[L'expert d'Auschwitz le plus célèbre, celui qui avait reçu des ponts d'or pour étudier Auschwitz et confondre les révisionnistes, celui qui avait été cité comme témoin n° 1 dans le procès intenté par David Irving à Deborah Lipstadt (et perdu par D. Irving), Robert Jan Van Pelt, en arrive aujourd'hui à proposer d'abandonner le camp d'Auschwitz... parce que, en somme, il n'y a pas de preuves... Evidemment il présente une telle proposition non pas comme un abandon mais comme une attitude pleine de dignité à l'égard des morts...R.F.

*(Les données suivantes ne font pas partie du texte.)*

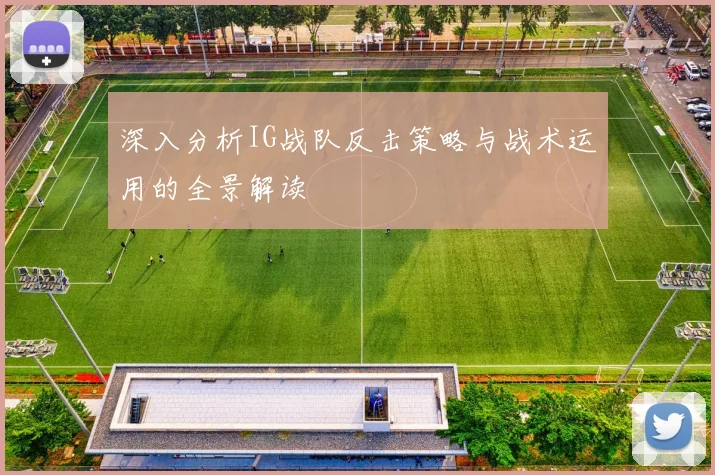 深入分析IG战队反击策略与战术运用的全景解读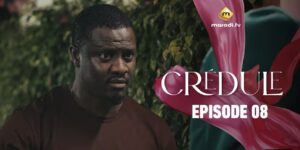 (Série) – Crédule – Saison 1 – Épisode 08.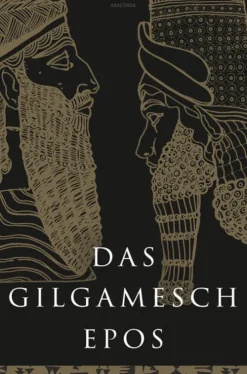 Anaconda Verlag Das Gilgamesch-Epos. Eine der ältesten schriftlich fixierten Dichtungen der Welt Online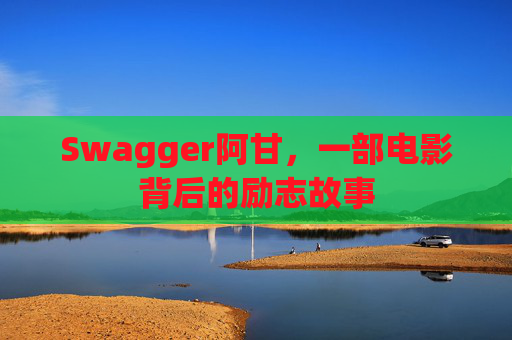 Swagger阿甘,一部电影背后的励志故事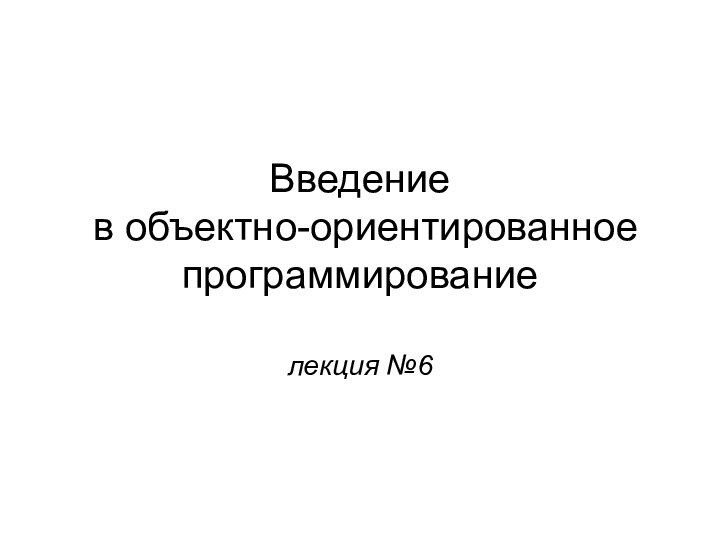 Введение  в объектно-ориентированное программированиелекция №6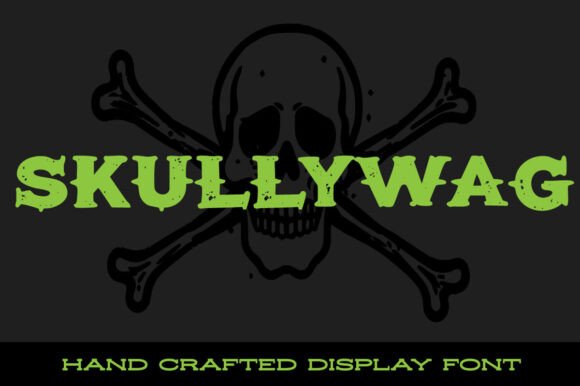 Skullywag: The Bold Display Font for Adventurous Brands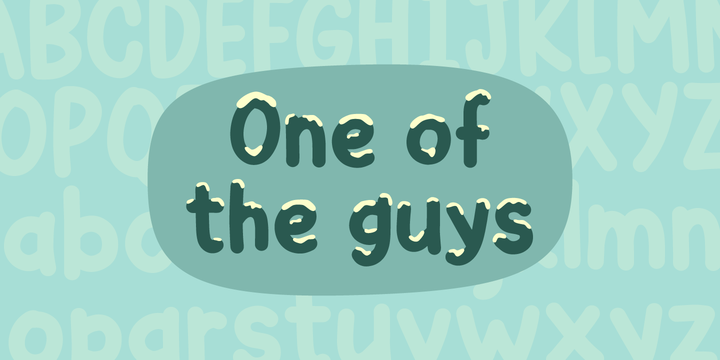 Example font One of the guys #1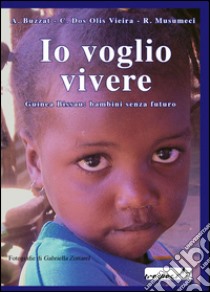 Io voglio vivere. Guinea Bissau: bambini senza futuro libro di Buzzat Arturo; Musumeci Rita; Dos Olis Vieira Clementa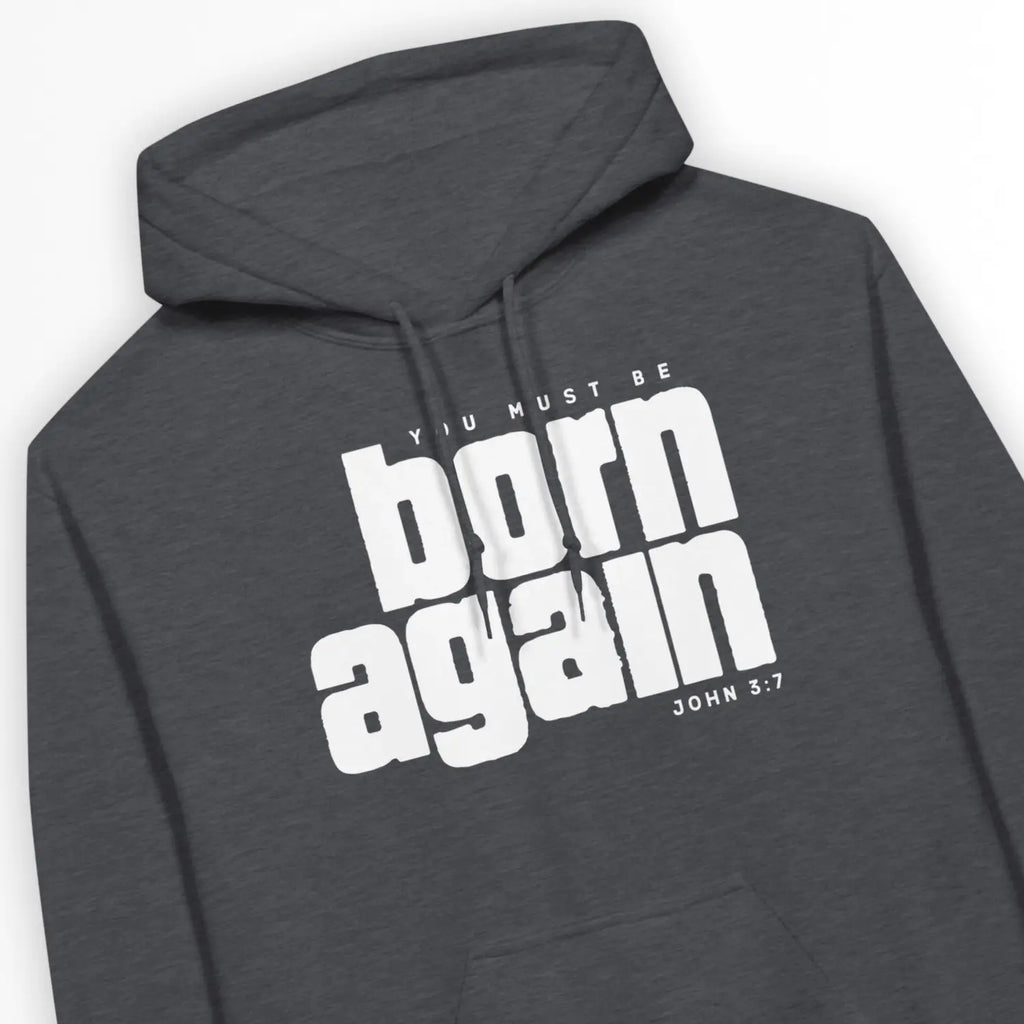 you must be born again – Unisex Christian Hoodie designed by 3rd Day Christian Clothing.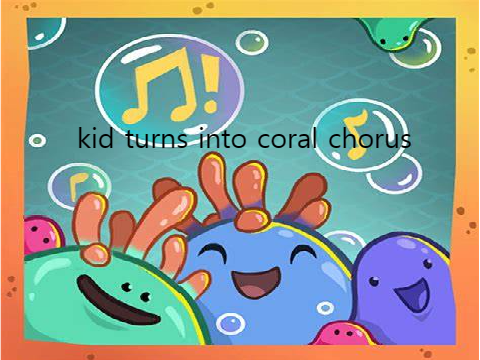 kid turns into coral chorus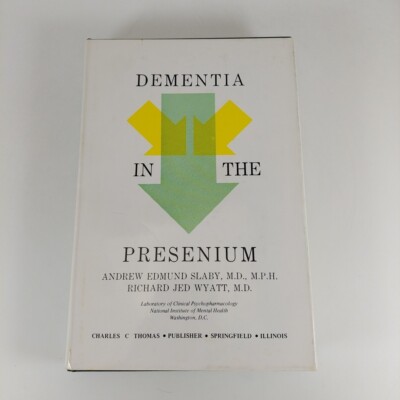 Dementia In The Presenium Andrew Slaby, Richard Wyatt 1974 Charles C Thomas HCDJ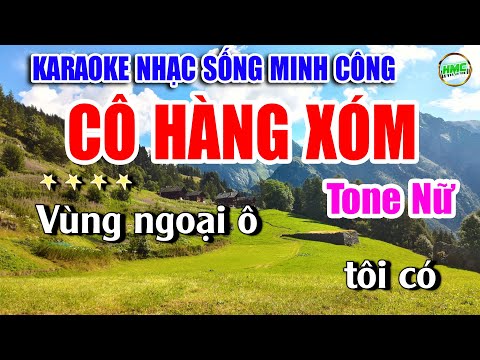Cô Hàng Xóm Karaoke Nhạc Sống Bolero Tone Nữ Cực Hay Và Dễ Hát – Nhạc Sống Minh Công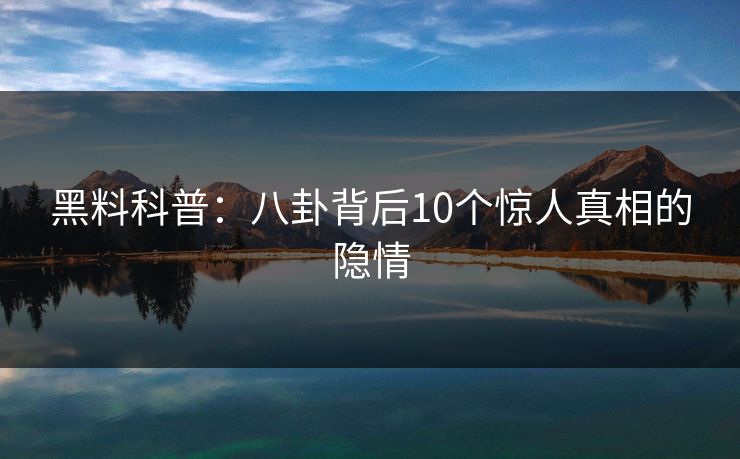 黑料科普：八卦背后10个惊人真相的隐情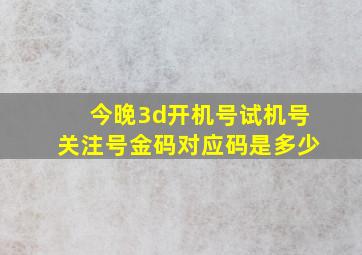 今晚3d开机号试机号关注号金码对应码是多少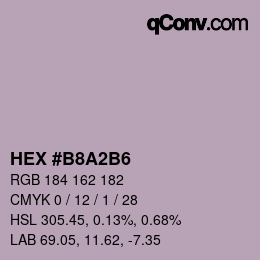 Color code: HEX #B8A2B6 | qconv.com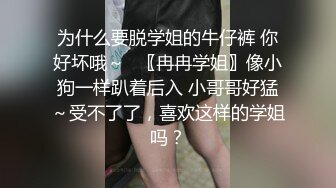 为什么要脱学姐的牛仔裤 你好坏哦～✨〖冉冉学姐〗像小狗一样趴着后入 小哥哥好猛～受不了了，喜欢这样的学姐吗？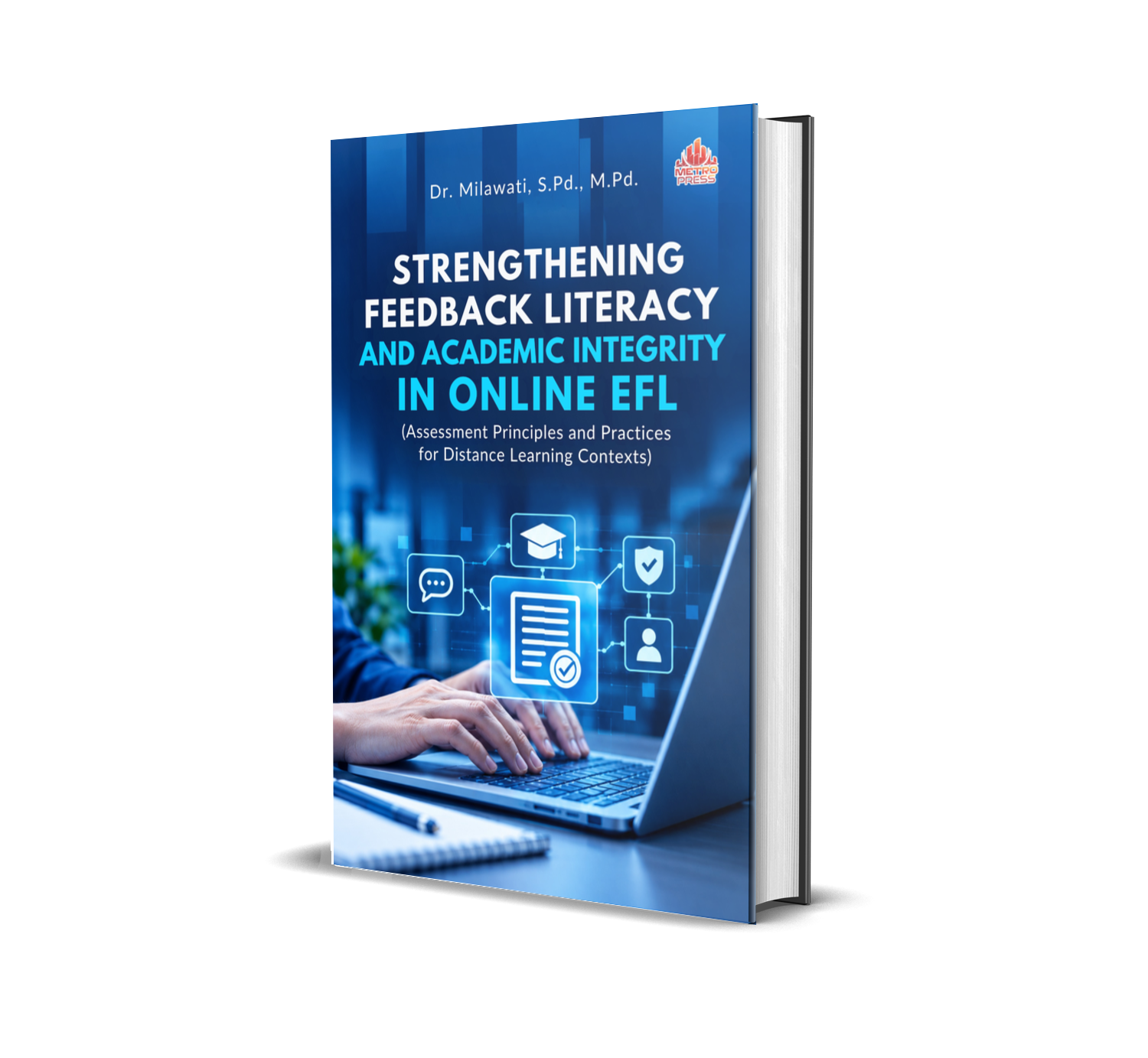 STRENGTHENING FEEDBACK LITERACY AND ACADEMIC INTEGRITY IN ONLINE EFL ASSESSMENT (Principles and Practices for Distance Learning Contexts)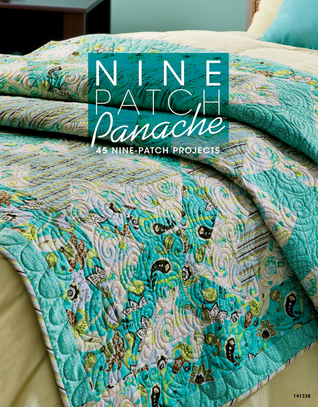 Nine patch panache: 40+ nine-patch projects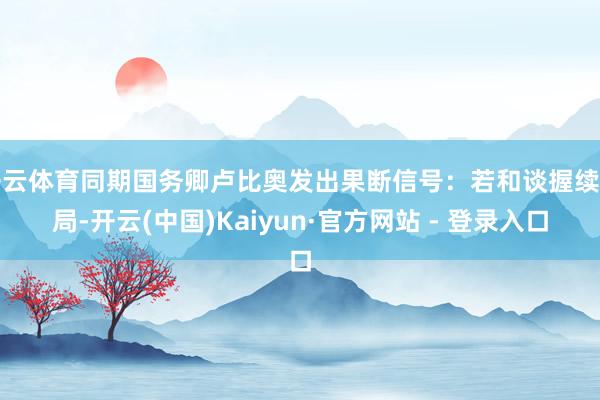 开云体育同期国务卿卢比奥发出果断信号：若和谈握续僵局-开云(中国)Kaiyun·官方网站 - 登录入口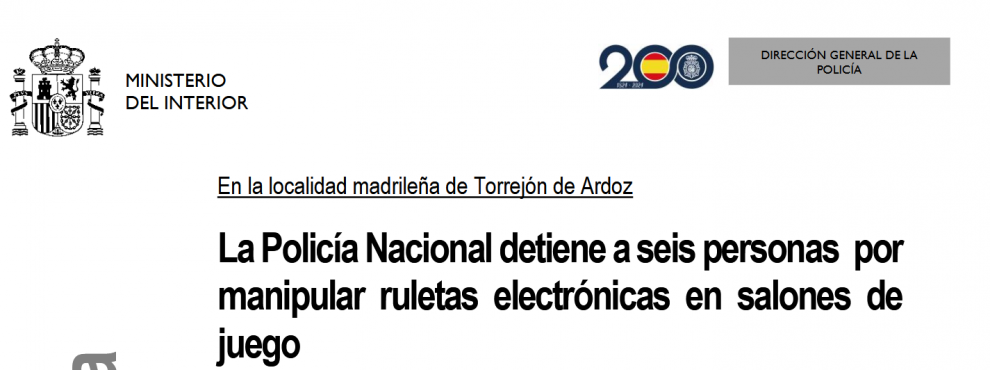 La Policía Nacional detiene a seis personas por manipular ruletas electrónicas en salones de juego (nota de prensa del Ministerio de Interior)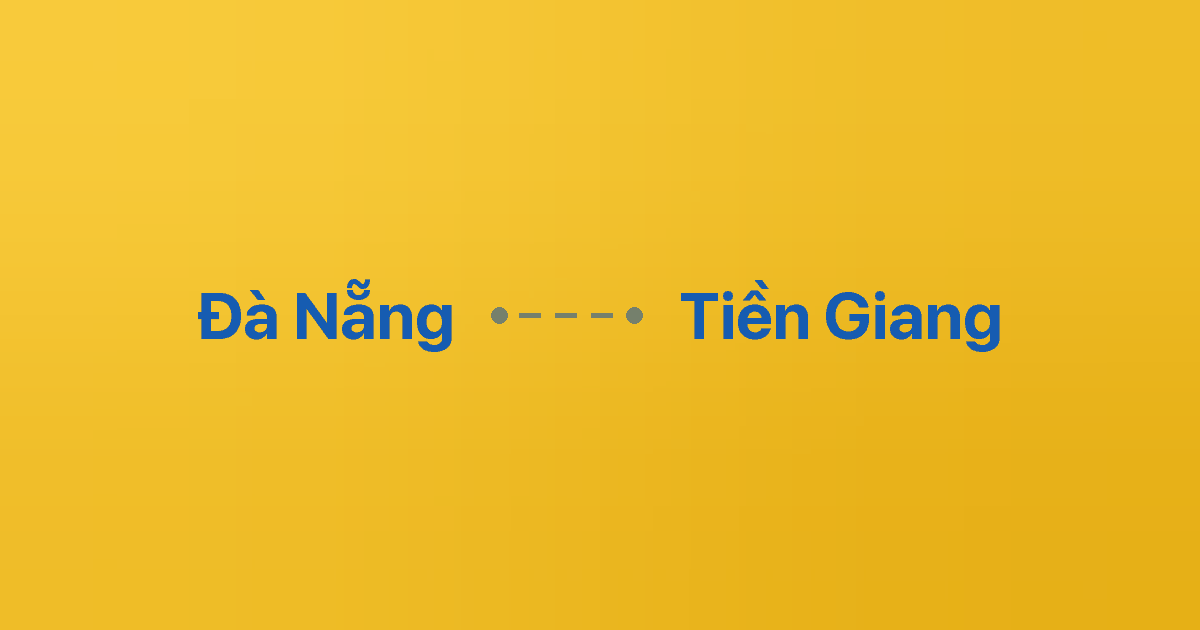 Xe ghép Đà Nẵng Tiền Giang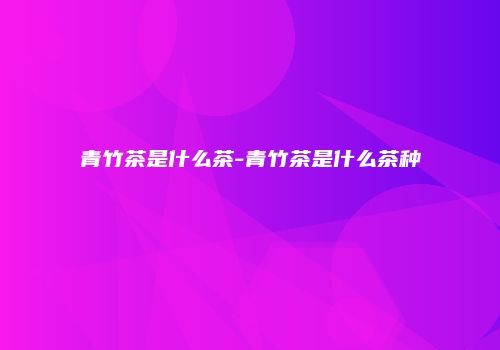 青竹茶是什么茶-青竹茶是什么茶种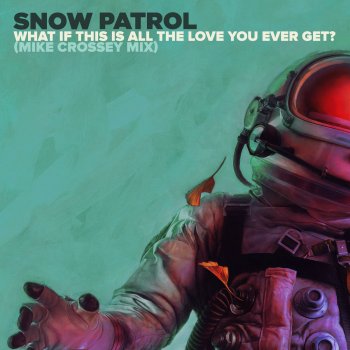 Snow Patrol What If This Is All The Love You Ever Get? (Mike Crossey Mix)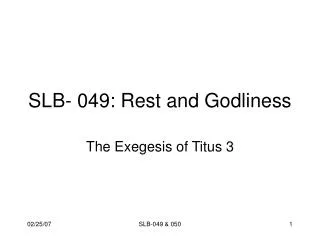 SLB- 049: Rest and Godliness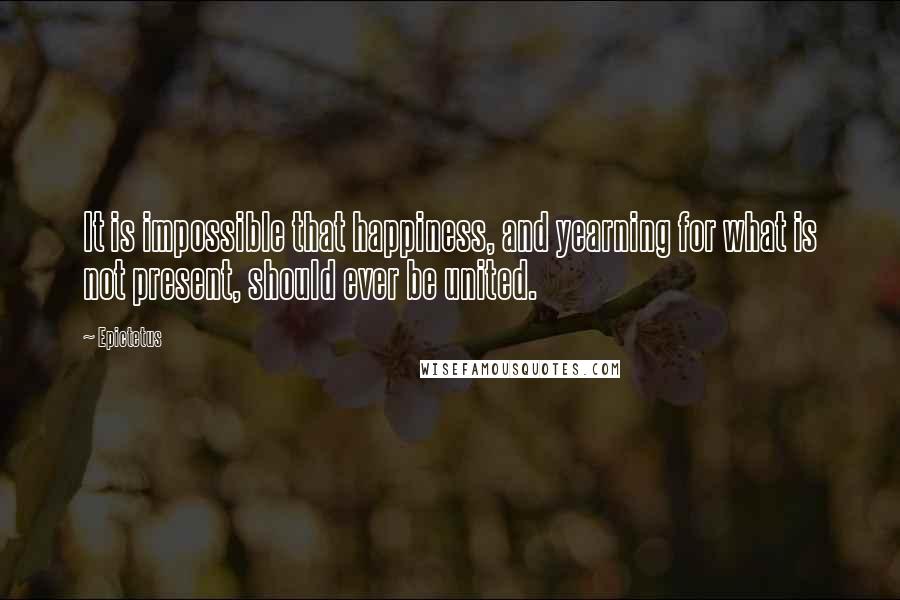 Epictetus Quotes: It is impossible that happiness, and yearning for what is not present, should ever be united.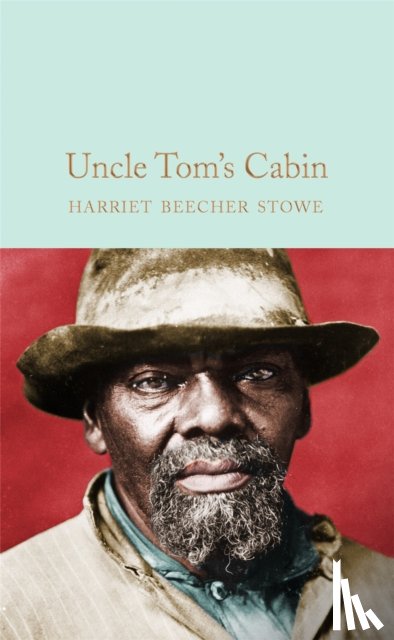 Stowe, Harriet Beecher - Uncle Tom's Cabin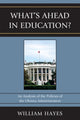 Book cover of: WhatOs Ahead in Education?. By: Hayes, William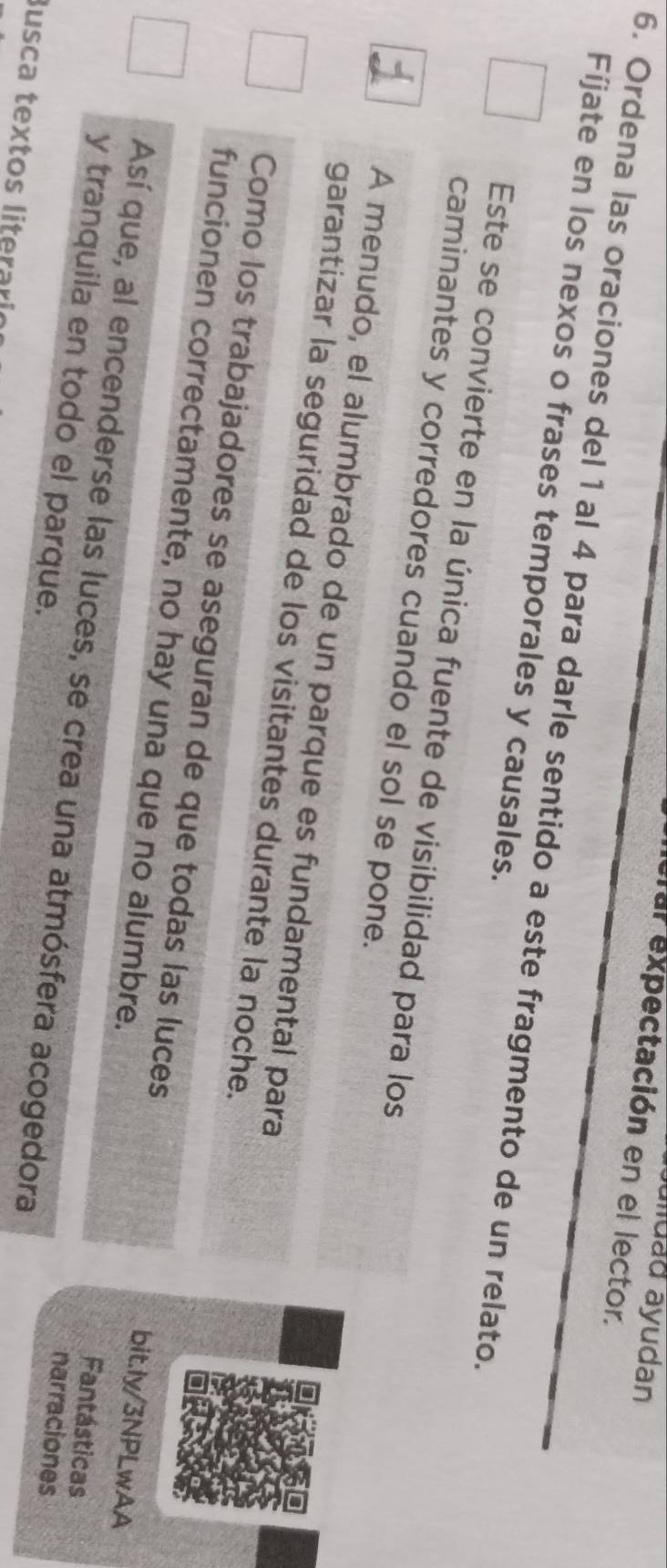 auluad ayudan 
elal expectación en el lector. 
6. Ordena las oraciones del 1 al 4 para darle sentido a este fragmento de un relato 
Fíjate en los nexos o frases temporales y causales. 
Este se convierte en la única fuente de visibilidad para los 
caminantes y corredores cuando el sol se pone. 
A menudo, el alumbrado de un parque es fundamental para 
garantizar la seguridad de los visitantes durante la noche. 
Como los trabajadores se aseguran de que todas las luces bit.ly/3NPLwAA 
funcionen correctamente, no hay una que no alumbre. Fantásticas 
Así que, al encenderse las luces, se crea una atmósfera acogedora 
y tranquila en todo el parque. 
narraciones 
Busca textos literaria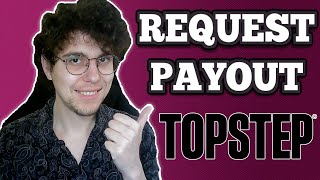 How To Request A Payout On TopStep - Full Guide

Voici ce qu'on lit entre autres, le 27 décembre 2009, sous la plume du correspondant permanent du journal canadien "The Toronto Star", Brett Popplewell, qui l'a interrogé (traduction TRES rapide):
http://www.thestar.com/printarticle/742965]Il faut laisser la nature reprendre ses droits à Auschwitz
(...)
Question: En laissant la nature envahir le site, est-ce qu'on ne risque pas d'oublier ce qui s'y est passé et de s'exposer à des questionnements, plus tard, sur l'Holocauste?
Réponse: Pour 99% de ce que nous savons nous ne possédons pas réellement les preuves physiques ... Cela fait partie de la connaissance dont nous avons hérité. Je ne crois pas que l'Holocauste soit une affaire exceptionnelle dans ce sens-là. Quand nous, à l'avenir, nous nous souviendrons de
l'Holocauste, nous ferons comme nous le faisons pour la plupart des choses du passé. Nous le connaîtrons grâce à la littérature et aux témoignages oculaires ... Nous réussissons très bien à nous remémorer le passé de cette
façon. C'est ainsi que nous savons que César a été tué aux Ides de Mars.
Classer l'Holocauste dans une catégorie à part et exiger qu'il en soit ainsi - ce qui nous oblige à fournir davantage de preuves matérielles - c'est en fait comme si en quelque sorte nous cédions aux négationnistes en allant chercher des espèces de preuves.